---- Data for review

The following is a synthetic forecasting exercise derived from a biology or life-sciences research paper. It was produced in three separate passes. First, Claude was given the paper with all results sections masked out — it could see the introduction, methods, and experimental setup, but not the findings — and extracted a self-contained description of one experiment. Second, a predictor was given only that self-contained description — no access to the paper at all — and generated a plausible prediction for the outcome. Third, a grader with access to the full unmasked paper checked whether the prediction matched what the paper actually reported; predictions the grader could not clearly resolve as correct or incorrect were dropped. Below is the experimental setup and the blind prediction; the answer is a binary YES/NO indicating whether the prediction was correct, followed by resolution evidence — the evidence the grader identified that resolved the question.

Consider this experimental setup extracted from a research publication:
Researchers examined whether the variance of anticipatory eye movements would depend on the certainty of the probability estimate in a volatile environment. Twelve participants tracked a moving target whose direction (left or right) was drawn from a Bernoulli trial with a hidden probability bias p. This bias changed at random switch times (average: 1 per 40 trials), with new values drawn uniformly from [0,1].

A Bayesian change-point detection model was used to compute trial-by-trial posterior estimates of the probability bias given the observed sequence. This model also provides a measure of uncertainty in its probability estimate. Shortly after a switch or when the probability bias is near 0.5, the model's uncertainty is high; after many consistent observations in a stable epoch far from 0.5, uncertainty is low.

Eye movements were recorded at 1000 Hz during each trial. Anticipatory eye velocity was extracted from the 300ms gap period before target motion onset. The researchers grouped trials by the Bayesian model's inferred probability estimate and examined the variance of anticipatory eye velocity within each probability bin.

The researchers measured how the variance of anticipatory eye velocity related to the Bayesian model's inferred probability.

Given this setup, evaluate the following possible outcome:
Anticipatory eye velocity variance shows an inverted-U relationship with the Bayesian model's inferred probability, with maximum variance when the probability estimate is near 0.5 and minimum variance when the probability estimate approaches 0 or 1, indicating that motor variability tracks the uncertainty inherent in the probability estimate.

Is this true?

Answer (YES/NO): YES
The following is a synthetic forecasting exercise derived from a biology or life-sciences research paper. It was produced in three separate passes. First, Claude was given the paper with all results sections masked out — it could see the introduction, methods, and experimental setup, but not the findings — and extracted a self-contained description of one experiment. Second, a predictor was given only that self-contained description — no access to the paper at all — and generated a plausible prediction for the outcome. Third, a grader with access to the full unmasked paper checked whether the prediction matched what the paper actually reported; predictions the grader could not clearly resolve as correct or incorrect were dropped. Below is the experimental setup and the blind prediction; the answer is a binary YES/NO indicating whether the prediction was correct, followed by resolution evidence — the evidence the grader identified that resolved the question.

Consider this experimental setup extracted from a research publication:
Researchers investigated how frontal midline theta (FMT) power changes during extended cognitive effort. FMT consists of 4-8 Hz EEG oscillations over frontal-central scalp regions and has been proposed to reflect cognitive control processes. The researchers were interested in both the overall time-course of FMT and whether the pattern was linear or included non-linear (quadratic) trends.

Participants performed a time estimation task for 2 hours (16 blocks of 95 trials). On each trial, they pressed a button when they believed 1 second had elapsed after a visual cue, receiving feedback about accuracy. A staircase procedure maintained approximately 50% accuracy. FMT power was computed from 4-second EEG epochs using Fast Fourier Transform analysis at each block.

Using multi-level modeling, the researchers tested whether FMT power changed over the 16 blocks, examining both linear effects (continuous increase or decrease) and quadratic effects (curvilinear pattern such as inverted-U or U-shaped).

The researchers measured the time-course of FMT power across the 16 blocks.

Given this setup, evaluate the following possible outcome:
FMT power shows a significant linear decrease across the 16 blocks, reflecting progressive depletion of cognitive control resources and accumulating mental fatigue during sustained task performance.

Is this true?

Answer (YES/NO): NO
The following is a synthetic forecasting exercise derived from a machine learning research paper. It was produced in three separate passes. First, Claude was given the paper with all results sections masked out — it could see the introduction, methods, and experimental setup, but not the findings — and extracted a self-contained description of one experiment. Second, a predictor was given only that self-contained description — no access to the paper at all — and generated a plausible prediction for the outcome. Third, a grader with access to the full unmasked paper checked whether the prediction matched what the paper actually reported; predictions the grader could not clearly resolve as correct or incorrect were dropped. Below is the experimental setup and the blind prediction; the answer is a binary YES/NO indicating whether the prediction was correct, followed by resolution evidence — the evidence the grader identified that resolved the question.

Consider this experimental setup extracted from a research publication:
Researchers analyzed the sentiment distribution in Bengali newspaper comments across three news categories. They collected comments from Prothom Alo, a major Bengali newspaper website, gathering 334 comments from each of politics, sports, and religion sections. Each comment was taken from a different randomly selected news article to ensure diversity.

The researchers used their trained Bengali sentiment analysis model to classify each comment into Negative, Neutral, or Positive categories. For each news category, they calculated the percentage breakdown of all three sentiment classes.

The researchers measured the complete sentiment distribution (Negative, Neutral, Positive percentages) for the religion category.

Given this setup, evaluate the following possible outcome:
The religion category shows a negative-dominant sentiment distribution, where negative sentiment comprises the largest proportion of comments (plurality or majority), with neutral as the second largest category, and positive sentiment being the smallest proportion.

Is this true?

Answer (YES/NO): NO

--------

What you need to do: All records are to be printed again, exactly and completely.

Result below:
The following is a synthetic forecasting exercise derived from a biology or life-sciences research paper. It was produced in three separate passes. First, Claude was given the paper with all results sections masked out — it could see the introduction, methods, and experimental setup, but not the findings — and extracted a self-contained description of one experiment. Second, a predictor was given only that self-contained description — no access to the paper at all — and generated a plausible prediction for the outcome. Third, a grader with access to the full unmasked paper checked whether the prediction matched what the paper actually reported; predictions the grader could not clearly resolve as correct or incorrect were dropped. Below is the experimental setup and the blind prediction; the answer is a binary YES/NO indicating whether the prediction was correct, followed by resolution evidence — the evidence the grader identified that resolved the question.

Consider this experimental setup extracted from a research publication:
Researchers examined whether the variance of anticipatory eye movements would depend on the certainty of the probability estimate in a volatile environment. Twelve participants tracked a moving target whose direction (left or right) was drawn from a Bernoulli trial with a hidden probability bias p. This bias changed at random switch times (average: 1 per 40 trials), with new values drawn uniformly from [0,1].

A Bayesian change-point detection model was used to compute trial-by-trial posterior estimates of the probability bias given the observed sequence. This model also provides a measure of uncertainty in its probability estimate. Shortly after a switch or when the probability bias is near 0.5, the model's uncertainty is high; after many consistent observations in a stable epoch far from 0.5, uncertainty is low.

Eye movements were recorded at 1000 Hz during each trial. Anticipatory eye velocity was extracted from the 300ms gap period before target motion onset. The researchers grouped trials by the Bayesian model's inferred probability estimate and examined the variance of anticipatory eye velocity within each probability bin.

The researchers measured how the variance of anticipatory eye velocity related to the Bayesian model's inferred probability.

Given this setup, evaluate the following possible outcome:
Anticipatory eye velocity variance shows an inverted-U relationship with the Bayesian model's inferred probability, with maximum variance when the probability estimate is near 0.5 and minimum variance when the probability estimate approaches 0 or 1, indicating that motor variability tracks the uncertainty inherent in the probability estimate.

Is this true?

Answer (YES/NO): YES
The following is a synthetic forecasting exercise derived from a biology or life-sciences research paper. It was produced in three separate passes. First, Claude was given the paper with all results sections masked out — it could see the introduction, methods, and experimental setup, but not the findings — and extracted a self-contained description of one experiment. Second, a predictor was given only that self-contained description — no access to the paper at all — and generated a plausible prediction for the outcome. Third, a grader with access to the full unmasked paper checked whether the prediction matched what the paper actually reported; predictions the grader could not clearly resolve as correct or incorrect were dropped. Below is the experimental setup and the blind prediction; the answer is a binary YES/NO indicating whether the prediction was correct, followed by resolution evidence — the evidence the grader identified that resolved the question.

Consider this experimental setup extracted from a research publication:
Researchers investigated how frontal midline theta (FMT) power changes during extended cognitive effort. FMT consists of 4-8 Hz EEG oscillations over frontal-central scalp regions and has been proposed to reflect cognitive control processes. The researchers were interested in both the overall time-course of FMT and whether the pattern was linear or included non-linear (quadratic) trends.

Participants performed a time estimation task for 2 hours (16 blocks of 95 trials). On each trial, they pressed a button when they believed 1 second had elapsed after a visual cue, receiving feedback about accuracy. A staircase procedure maintained approximately 50% accuracy. FMT power was computed from 4-second EEG epochs using Fast Fourier Transform analysis at each block.

Using multi-level modeling, the researchers tested whether FMT power changed over the 16 blocks, examining both linear effects (continuous increase or decrease) and quadratic effects (curvilinear pattern such as inverted-U or U-shaped).

The researchers measured the time-course of FMT power across the 16 blocks.

Given this setup, evaluate the following possible outcome:
FMT power shows a significant linear decrease across the 16 blocks, reflecting progressive depletion of cognitive control resources and accumulating mental fatigue during sustained task performance.

Is this true?

Answer (YES/NO): NO
The following is a synthetic forecasting exercise derived from a machine learning research paper. It was produced in three separate passes. First, Claude was given the paper with all results sections masked out — it could see the introduction, methods, and experimental setup, but not the findings — and extracted a self-contained description of one experiment. Second, a predictor was given only that self-contained description — no access to the paper at all — and generated a plausible prediction for the outcome. Third, a grader with access to the full unmasked paper checked whether the prediction matched what the paper actually reported; predictions the grader could not clearly resolve as correct or incorrect were dropped. Below is the experimental setup and the blind prediction; the answer is a binary YES/NO indicating whether the prediction was correct, followed by resolution evidence — the evidence the grader identified that resolved the question.

Consider this experimental setup extracted from a research publication:
Researchers analyzed the sentiment distribution in Bengali newspaper comments across three news categories. They collected comments from Prothom Alo, a major Bengali newspaper website, gathering 334 comments from each of politics, sports, and religion sections. Each comment was taken from a different randomly selected news article to ensure diversity.

The researchers used their trained Bengali sentiment analysis model to classify each comment into Negative, Neutral, or Positive categories. For each news category, they calculated the percentage breakdown of all three sentiment classes.

The researchers measured the complete sentiment distribution (Negative, Neutral, Positive percentages) for the religion category.

Given this setup, evaluate the following possible outcome:
The religion category shows a negative-dominant sentiment distribution, where negative sentiment comprises the largest proportion of comments (plurality or majority), with neutral as the second largest category, and positive sentiment being the smallest proportion.

Is this true?

Answer (YES/NO): NO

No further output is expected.